Given exercise 1: Write out the stretch of the ski-waxing passage from "Excluding the mostly" through "sections which counts.".
Given exercise 2: Continue the passage on waxing cross-country skis, picking up after its final sentence.

Excerpt provided:
--- --- ---

Hard, icey clister conditions entail that a softer ski has a shorter waxed zone, and once again you can test this out before you commit to the journey with an application which is not as far as the heel, and two to three inches short of the usual wax mark at the front half of the ski. A harder spent ski should be marked with a clister mark , which is usually in my brief glances at good skier's skis, about an inch and a half inboard of the usual mark so to speak. 

Slushy, Easter Conditions  The main thing you want to avoid here is suction onto the snow and water mix, so a shorter kick zone and use of a clister once again not as far back as the heel should be employed. There will be plenty of grip most of the time, unless it freezes back or you enter shadowy or higher areas where conditions are usually hard, 

You have a little challenge here in Easter sun slush,  because ideally you need to glide all the rest of the ski to prevent suction, so you will need to clean off glider to lay clister further out if needs be for more grip. You can compensate for a glider free zone by 'rilling' or just scraping up the areas you have not glided where you may want to extend clister, such that the water finds channels to run from and you avoid suction. Use a rough herring bone pattern to affect this under the heel and longer up the 'reserve' kick zone on the toe end. 

Kick Beats Glide on Longer Runs

Excluding the mostly down hill 'Marcialonga' in Italy, most longer ski runs have significant amounts of diagonal classic kicking. Experienced competitors will tell you that good kick is better than extremely good glide. That is rather to say that even a small percentage of back slipping and frustration will slow you more than a little extra friction. Bad glide though, where the kick wax holds crystals or clumps up even, or as above you experience suck in wet conditions, It is then a combination of 'nailed kicking' and good efficient, "profit" in glide from each kick and on faster, non kicking sections which counts.

--- --- ---

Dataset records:

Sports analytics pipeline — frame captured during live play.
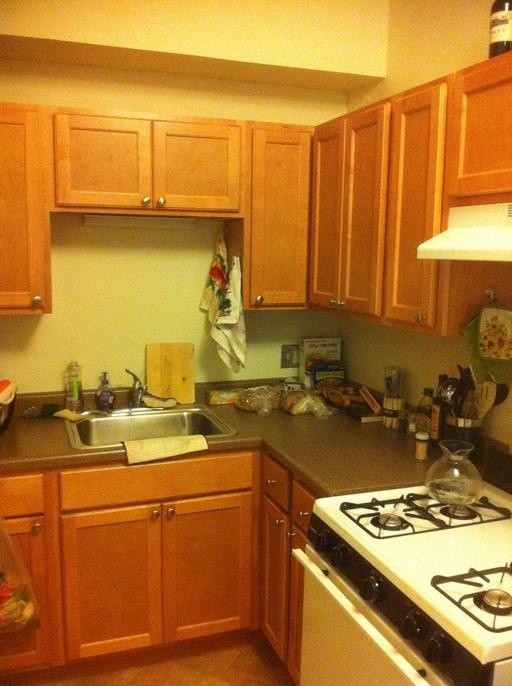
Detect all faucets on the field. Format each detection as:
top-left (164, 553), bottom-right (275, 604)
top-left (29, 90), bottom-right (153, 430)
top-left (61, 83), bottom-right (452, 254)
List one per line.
top-left (124, 368), bottom-right (146, 407)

--- --- ---

Result 1:
Excluding the mostly down hill 'Marcialonga' in Italy, most longer ski runs have significant amounts of diagonal classic kicking. Experienced competitors will tell you that good kick is better than extremely good glide. That is rather to say that even a small percentage of back slipping and frustration will slow you more than a little extra friction. Bad glide though, where the kick wax holds crystals or clumps up even, or as above you experience suck in wet conditions, It is then a combination of 'nailed kicking' and good efficient, "profit" in glide from each kick and on faster, non kicking sections which counts.

Result 2:
There is then a slight bias to allowing for better kick, so for example on the Birkebeinet which rises several hundred meters in its' arduous 54 km course, you will see some people choosing a little too soft a wax for the uphill and having to scrape and apply harder wax once they encounter a lot of crystals being embedded on their kick wax. Some wise old foxes wax with just one layer of soft wax and let it deterioate up hill, thus reaching colder snow and the harder wax beneath takes over!

This is a very good rule of thumb Nr 3 for ski touring from cabin to cabin, or not wanting to bother waxing much while on holiday or a longer day run. You can always lay a softer wax onto a harder one, and clister will sit on blue wax (if not maybe purple) if the sun melts the nice cold snow in the course of the day, or as you come round the ridge to the sunny side!  This is really where skin-skis (felleski) come into their own, as long as conditions don't verge towards 'blue ice clister'.

Limits of Ski Fun in Poorer Conditions

On that last point, ice-clister days, then I do declare that there is no perfect ski for diagonal kicking style. A reasonable ice clister job for me will last around about 10 km before the skis are bare on my older, softer tour skis. You will see people staking in these conditions a lot on the stiffer, sportier skis and you can presume that their blue clister is going to last longer as a kind of reserve for the sections which are between staking and fishboning. However as you see in big competitions, diagonal can be excluded from most all routes! 

A factor then we experience often here along the coast is thaw back and freeze, which has its worst effect of course on the bases of the 'tramlines' such that a wax job based on temperature is useless, and you have to use and take with you universal clister to make the tour possible with any diagonal kicking. 

Now having said this, if I had bought the Atomic training ski without the skin, then I would get some benefit from 'preserving and reserving' a blue clister job which would ride above the icey substrate, and then the ski would whip down in its' fancy carbon fibre mediated implosion, thus propelling me up the slopes. But that would be another pair of skis, which would be hard to use on the soft, easter conditions we seem to get as early as january these days! 

Two Pairs Are The Answer?

Unless you are very lucky or just ski for a short season, or holiday with stable weather and snow conditions, the actual qaulity of the snow is going to vary greatly over the course of a season. I know some of our local boys just use clister on their favourite pair of training skis,  because there is so often old snow from thaw-freeze events. Easter comes, and the sun shines brightly in the mountains, meaning you may want to either get the tour out of the way early on hard wax, or wait until the nice red wax conditions come in later in the morning. 

If you are just planning for a single long tour, then perhaps hiring skis when you get there is the best solution, and paying the shop to do atleast a good base wax and glider job if needs be for where you are going. The pair should then have a medium to soft 'spenn' such that you cover a range of eventualities if there is the chance for vairation in weather and snow base conditions.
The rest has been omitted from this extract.